▶ **Aufgabe 1**:
Aktualisiere im Übungstext den Abschnitt, der mit den Worten „Die Besucher der“ einsetzt und mit „noch Platz übriggeblieben.“ schließt, und gib ihn mit „überrascht“ anstelle von „verblüfft“ wieder.
▶ **Aufgabe 2**:
Führe den Text über die Vernichtungslager Belzec, Sobibór und Treblinka ab seinem letzten Satz weiter.

▶ **Übungstext**:
· · · · ·

Gegen das Vergessen; nie wieder!

Veröffentlicht am 11.09.2014 in Allgemein

Reimut Schmitt (Berlin)

Es wird schlimmer (Teil 2)

Die Besucher der ehemaligen Vernichtungslager Belzec, Sobibór und Treblinka (deren Zahl wesentlich geringer ist als die der Besucher von Auschwitz) sind in der Regel verblüfft darüber, wie klein diese Vernichtungslager waren. In diesen drei Lagern wurden insgesamt 1,7 Millionen Menschen vergast – 600000 mehr als in Auschwitz -, und dennoch hätten sich alle drei bequem auf dem Gelände von Auschwitz-Birkenau unterbringen lassen, und es wäre immer noch Platz übriggeblieben.

· · · · ·

▶ **Erfasste Daten**:

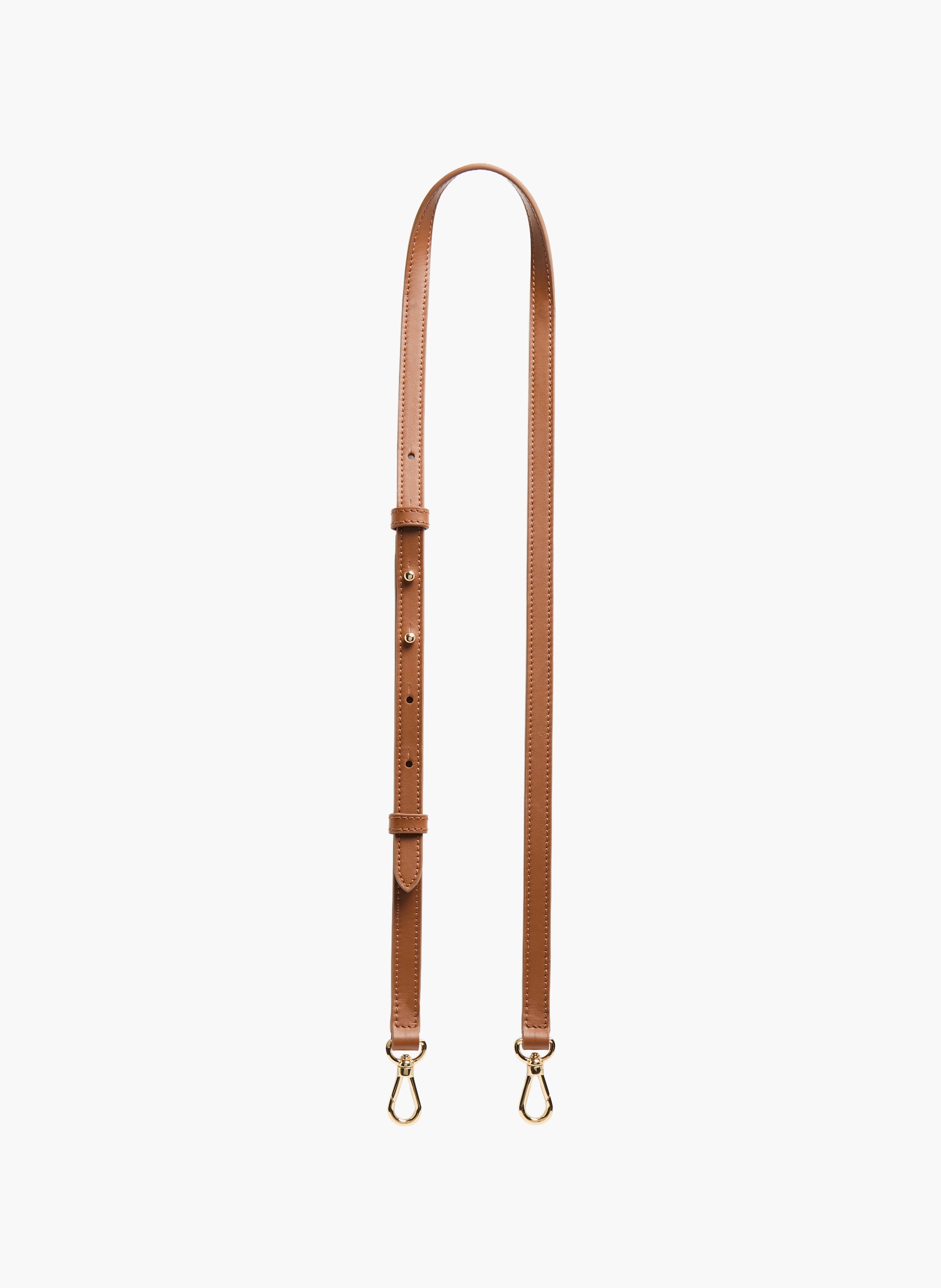 Bandoulière amovible et réglable en cuir. LANCEL Beige
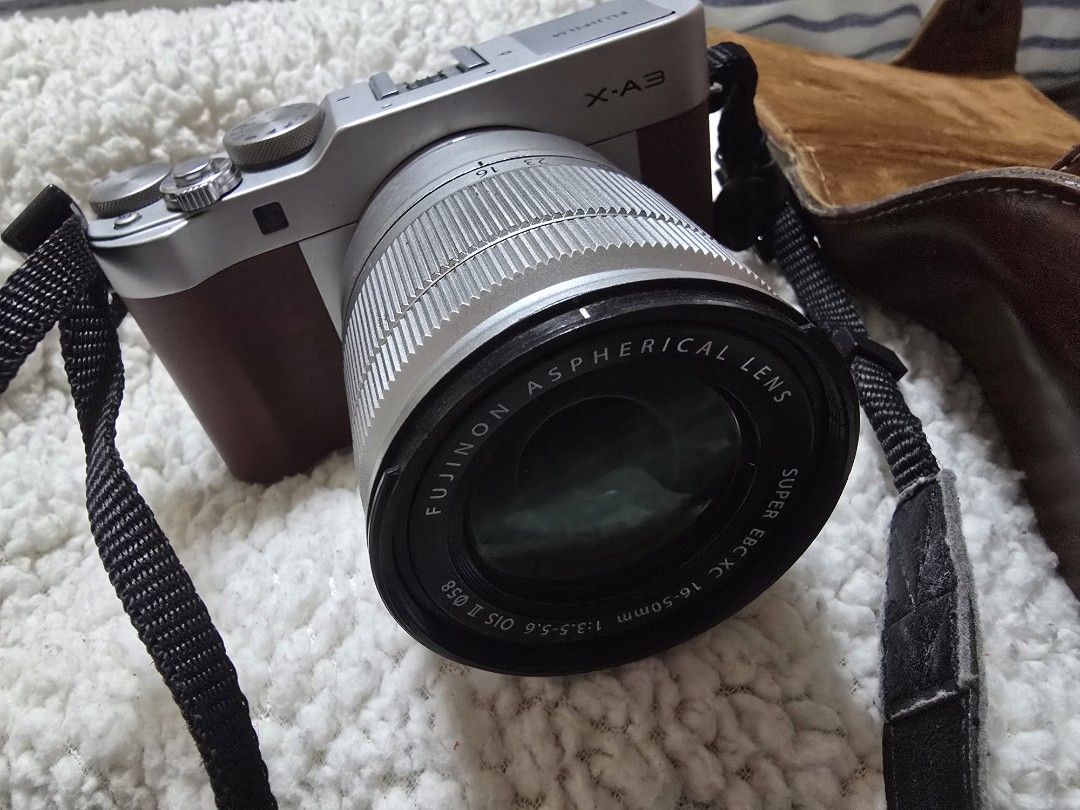 Fujifilm X-A3 (Category: Cameras) located in Cavite. Submitted by maknaelala6 (Listing ID 1470878665, Image 2). Description: - Model: Fujifilm X-A3 Mirrorless Camera Body (Silver/Brown) - Lens: Fujinon XC 16-50mm f/3.5-5.6 OIS II (clean glass) - Condition: Fully functional, flip-up screen works perfectly - Extras: Matching brown leather half case and black neck strap included - Ideal for: Beginners looking for a stylish and reliable interchangeab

· · · · ·

▶ **Lösung 1**:
Die Besucher der ehemaligen Vernichtungslager Belzec, Sobibór und Treblinka (deren Zahl wesentlich geringer ist als die der Besucher von Auschwitz) sind in der Regel überrascht darüber, wie klein diese Vernichtungslager waren. In diesen drei Lagern wurden insgesamt 1,7 Millionen Menschen vergast – 600000 mehr als in Auschwitz -, und dennoch hätten sich alle drei bequem auf dem Gelände von Auschwitz-Birkenau unterbringen lassen, und es wäre immer noch Platz übriggeblieben.

▶ **Lösung 2**:
Bei einem Massenmord, der auf fast jeder Ebene eine Verletzung der Menschenwürde darstellt, liegt eine der größten Kränkungen darin – und das kann wahrscheinlich nur jemand verstehen, der einmal selbst dort gewesen ist -, dass so viele Menschen auf einer so kleinen Fläche umgebracht wurden. Irgendwie verbindet unser Denken eine Tragödie von derart monumentalen Ausmaßen mit einem monumentalen Raum – vielleicht ein weiterer Grund, warum Auschwitz heute so viel bekannter ist als diese drei Vernichtungslager. Die große Ausdehnung von Birkenau lässt dem Denken Raum bei dem Versuch, sich eine Vorstellung von der Monstrosität des Verbrechens zu machen, etwas, das den Besuchern eines Orts wie Belzec verweigert wird. Wie kann sich unser Gehirn vorstellen, dass 600000 Menschen, die geschätzte Zahl der hier Ermordeten, auf einer Fläche von weniger als 300 mal 300 Metern umgebracht wurden?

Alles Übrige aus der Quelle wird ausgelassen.